## Article
——

He said other British Council staff – as many as 30 – that had been employed at the Kabul head office inside the British embassy had been relocated through June, July and August, but those working in the field outside the main office were excluded. He said they were on the same employment contract, and by dint of working in the outward-facing were role more exposed than those at head office.

He said: “While they have been repeatedly told that the British Council, the Foreign Office and Ministry of Defence are doing all that they can to move their cases forward, there has been no progress regarding their cases in the last three months. As former BC staff, they are all eligible for Arap, yet all still await approval and relocation.

“Each day that passes, the threat level increases, and yet no progress is made, and no explanations are put forward for the endless waiting and silence from Arap. They all urgently need their Arap applications approved, and their relocation process confirmed, formalised and scheduled.”

——

## Given information
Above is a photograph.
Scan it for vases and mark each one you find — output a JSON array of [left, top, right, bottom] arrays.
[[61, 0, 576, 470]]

——

## Given request
Repeat word for word the part of the article on British Council staff awaiting Arap relocation that begins with "He said other" and ends with "at head office.".

## Output of the task
He said other British Council staff – as many as 30 – that had been employed at the Kabul head office inside the British embassy had been relocated through June, July and August, but those working in the field outside the main office were excluded. He said they were on the same employment contract, and by dint of working in the outward-facing were role more exposed than those at head office.